## What you are asked to do
Turn the lines from the one containing "From the items listed as" through the end of the rows into a Markdown table with the columns "No." and "Line", leaving out blank lines.
───── Data ─────
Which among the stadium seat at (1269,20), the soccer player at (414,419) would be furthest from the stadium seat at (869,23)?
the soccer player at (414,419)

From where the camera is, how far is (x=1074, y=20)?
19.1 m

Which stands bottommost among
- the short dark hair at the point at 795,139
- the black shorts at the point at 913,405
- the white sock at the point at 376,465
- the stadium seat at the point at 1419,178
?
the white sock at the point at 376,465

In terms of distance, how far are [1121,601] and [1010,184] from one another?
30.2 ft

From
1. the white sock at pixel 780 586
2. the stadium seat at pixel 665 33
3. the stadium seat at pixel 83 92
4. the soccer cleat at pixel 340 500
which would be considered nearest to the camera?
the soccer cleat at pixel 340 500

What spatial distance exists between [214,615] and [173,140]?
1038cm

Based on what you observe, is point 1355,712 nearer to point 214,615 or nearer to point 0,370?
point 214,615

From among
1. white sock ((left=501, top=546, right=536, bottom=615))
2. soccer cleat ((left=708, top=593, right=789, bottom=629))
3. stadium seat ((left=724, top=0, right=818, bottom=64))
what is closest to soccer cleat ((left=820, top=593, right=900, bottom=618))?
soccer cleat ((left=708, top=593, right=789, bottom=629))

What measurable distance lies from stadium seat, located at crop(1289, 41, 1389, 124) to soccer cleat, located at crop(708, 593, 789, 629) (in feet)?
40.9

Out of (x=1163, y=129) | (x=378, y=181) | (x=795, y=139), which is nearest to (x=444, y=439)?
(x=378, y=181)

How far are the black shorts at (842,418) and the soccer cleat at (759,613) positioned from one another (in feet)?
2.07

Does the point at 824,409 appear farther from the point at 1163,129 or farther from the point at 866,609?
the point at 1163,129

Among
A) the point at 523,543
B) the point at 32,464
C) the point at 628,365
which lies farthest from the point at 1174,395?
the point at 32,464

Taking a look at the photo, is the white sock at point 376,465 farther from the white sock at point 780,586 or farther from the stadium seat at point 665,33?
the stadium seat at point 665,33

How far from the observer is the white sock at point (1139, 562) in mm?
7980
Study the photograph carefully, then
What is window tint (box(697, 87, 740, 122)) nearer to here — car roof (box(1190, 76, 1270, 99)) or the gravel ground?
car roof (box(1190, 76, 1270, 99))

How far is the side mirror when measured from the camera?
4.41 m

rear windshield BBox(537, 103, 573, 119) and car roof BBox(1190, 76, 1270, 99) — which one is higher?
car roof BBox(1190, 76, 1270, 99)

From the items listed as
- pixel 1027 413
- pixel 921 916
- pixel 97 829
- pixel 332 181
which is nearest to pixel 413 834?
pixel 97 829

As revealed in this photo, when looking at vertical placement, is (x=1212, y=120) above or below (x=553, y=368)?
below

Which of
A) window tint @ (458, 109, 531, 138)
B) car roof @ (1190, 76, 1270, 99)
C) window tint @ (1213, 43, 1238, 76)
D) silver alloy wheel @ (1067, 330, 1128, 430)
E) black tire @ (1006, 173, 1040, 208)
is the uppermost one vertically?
─────
## The completed task
| No. | Line |
|---|---|
| 1 | From the items listed as |
| 2 | - pixel 1027 413 |
| 3 | - pixel 921 916 |
| 4 | - pixel 97 829 |
| 5 | - pixel 332 181 |
| 6 | which is nearest to pixel 413 834? |
| 7 | pixel 97 829 |
| 8 | As revealed in this photo, when looking at vertical placement, is (x=1212, y=120) above or below (x=553, y=368)? |
| 9 | below |
| 10 | Which of |
| 11 | A) window tint @ (458, 109, 531, 138) |
| 12 | B) car roof @ (1190, 76, 1270, 99) |
| 13 | C) window tint @ (1213, 43, 1238, 76) |
| 14 | D) silver alloy wheel @ (1067, 330, 1128, 430) |
| 15 | E) black tire @ (1006, 173, 1040, 208) |
| 16 | is the uppermost one vertically? |